# Exercise



## Double_budgiee (Oct 8, 2018)

I was wondering if there was a way to get untamed budgies back into the cage after letting them out. I like to allow freedom every now and then and its usually easy to get them.in with a perch when its just two of them. However, lately all 4 of them have gained the confidence to come.out and fly together and when that happens, it literally takes an entire day for them to get tired and go back on their own. They also will not let me near them when they are together.is it best to just leave them in the cage??


----------



## justmoira (Aug 29, 2014)

Definitely don't leave them in the cage all day every day. It's extremely important that birds get out and explore, not only for physical exercise but also mental exercise! 
When I first got my Lemon it was very hard to get her back in her cage. Sometimes I would resort to putting a big sprig of millet in the back of the cage to lure her in - this can teach her cage = good stuff. Sometimes I would put Sweetie in and she'd just follow. It's going to be difficult because you have the four, rather than just one or two, but it can be done. I'd probably start with watching their habits outside of the cage, and whenever they go near or in the cage during their free time give that bird a treat and congratulate them and make a big fuss about how happy you are with them. Figure out what key phrase you want to use - I use 'go home'. When I was starting I would give Lemon the treat and say 'Good girl! You 'go home'! so good!'. Now I can just say "Go home!' and both birds will fly right to their cage and I'll give them a treat. 

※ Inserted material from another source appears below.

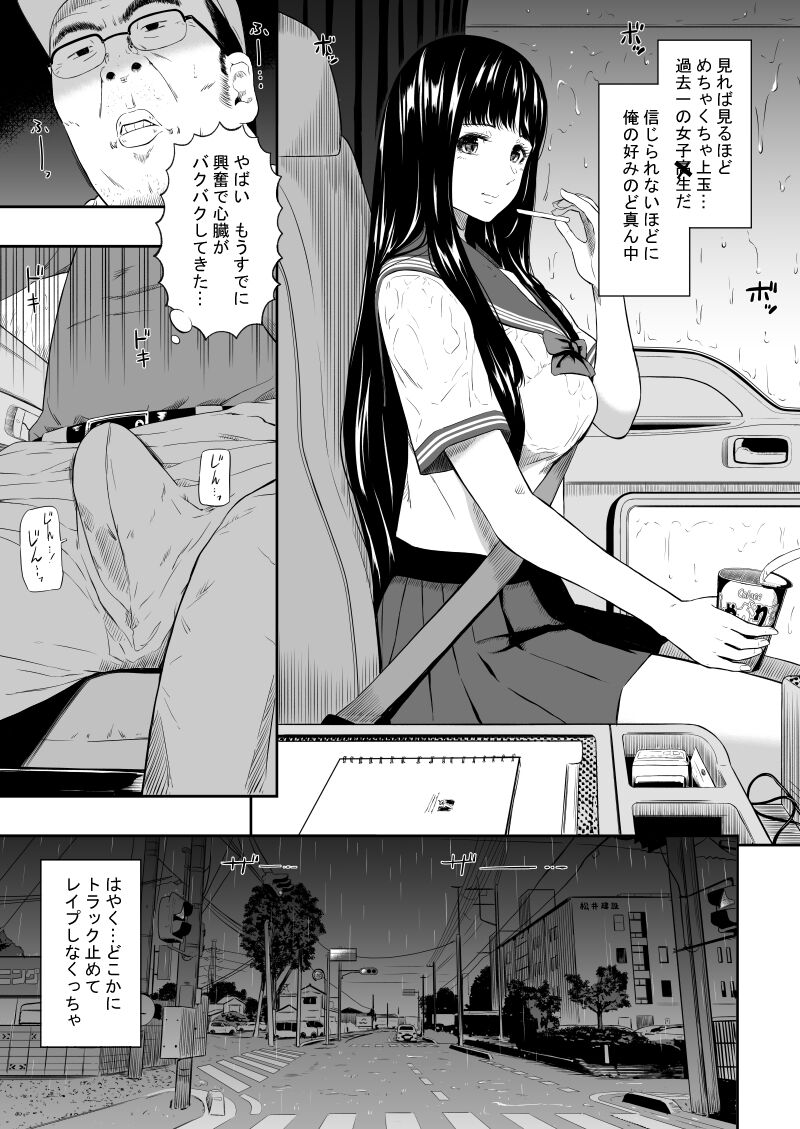 Truck driver - Page 10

Where you wanting to train them overall or just for this one specific thing?


----------



## Double_budgiee (Oct 8, 2018)

I am trying to train all four of them yes, but i know how long it takes and i hate to leave them in the cage until i can handle them. I have had 4 birds before. (I started with one that died of old age, then i had 2 more budgies, and after that i had a cockatiel) i have not had 4 at once before but i do have enough basic experience and patience to know how to care for them. I just hate to have to chase them (slowly) just to get them back into the cage. Millet hasn't been a good incentive for them. They love it but they just won't equate it with something good and will only eat it from the container. I rarely give them millet, maybe about once every 2 weeks? I wait so long because when i give them millet, they completely ignore their food and eat all the millet in a day. So i am not quite sure. Im just looking for an easier or more effective way to return them to the cage without losing their trust or time


----------



## FaeryBee (May 9, 2011)

*When you give your budgies millet, you should only be giving them one or two of the little millet balls each.

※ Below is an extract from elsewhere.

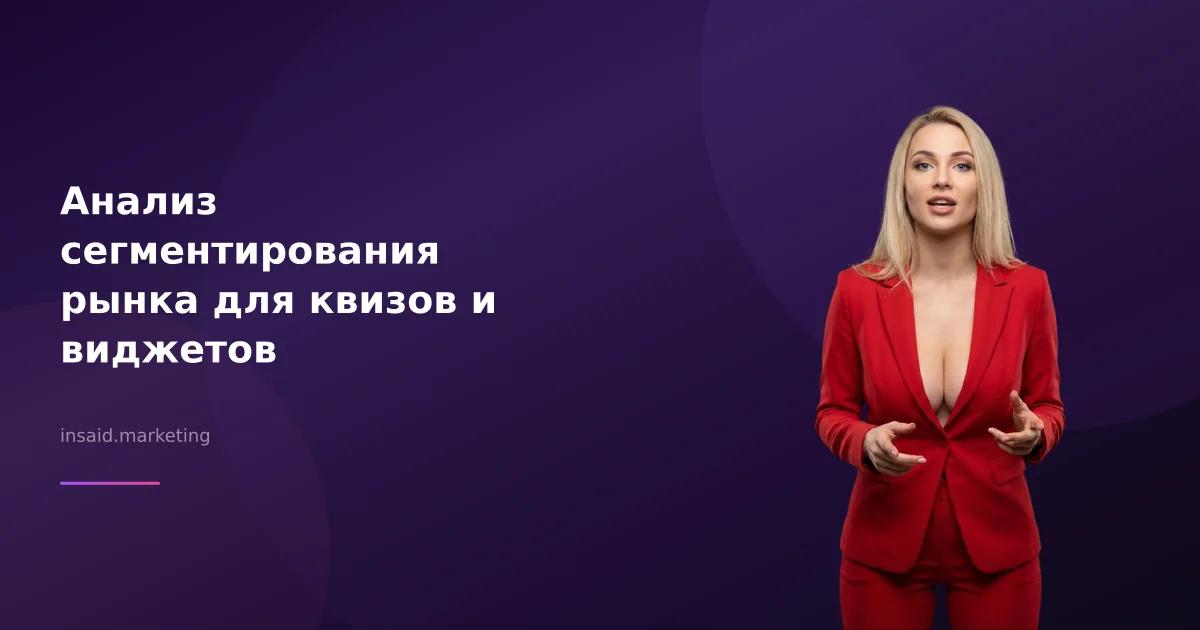 Анализ сегментирования рынка для квизов и виджетов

If millet doesn't work for you as an incentive, then find a special treat they enjoy and try using that.

I have untamed budgies that go back in their cage because I've used positive reinforcement training to teach them they will get a reward when they do so.

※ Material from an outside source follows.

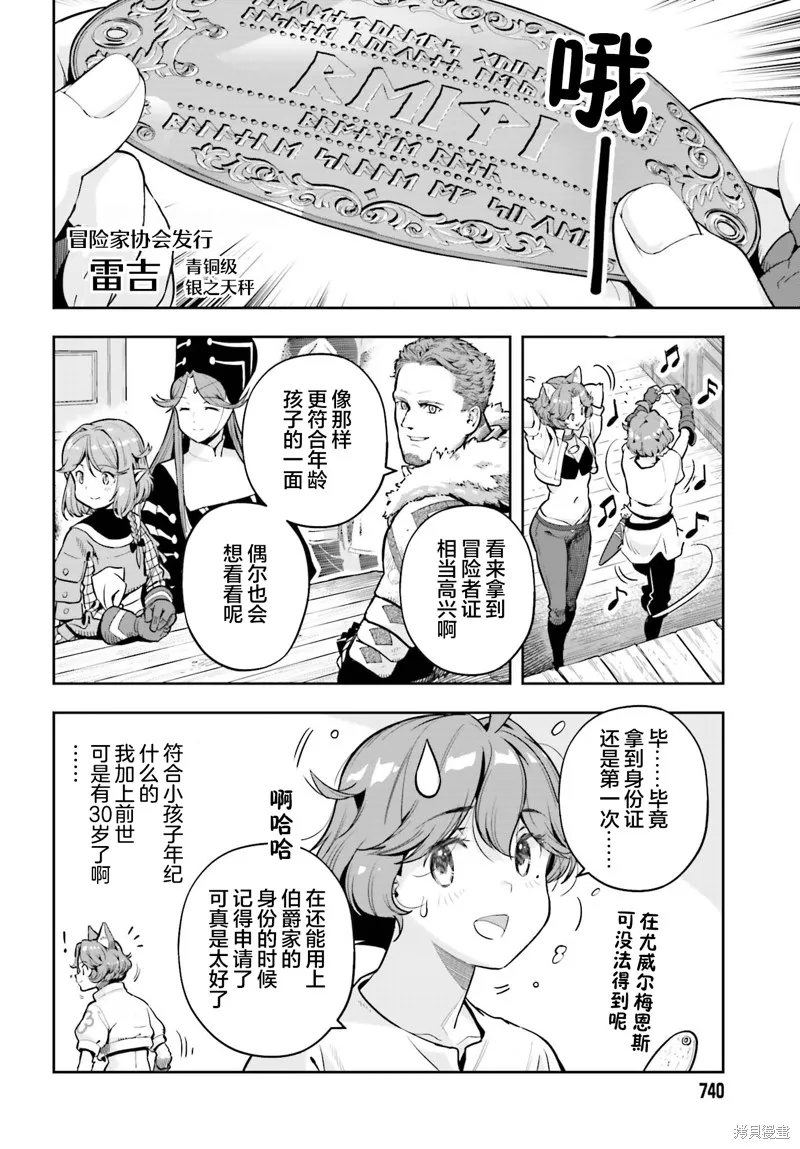 转生者才能驾驭的极限天赋 —Over Limit Skill Holder—,第40话,第4张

Initially, when I was ready for them to go back in the cage I would first dim the lights and pull down the shades in the room. If the radio or TV was on, I turned it off.

Then I would stand by their cage and ringing the bell on one of their toys while telling them, "It's time to go in your cage now!"

Once they went back into the cage, they were given a small bit of millet.

This method worked well and they now go in the cage when asked to do so without the lights being dimmed or the blinds lowered and the TV or radio can stay on.

Getting their millet reward is the best part of "going back home" for my birds! *


----------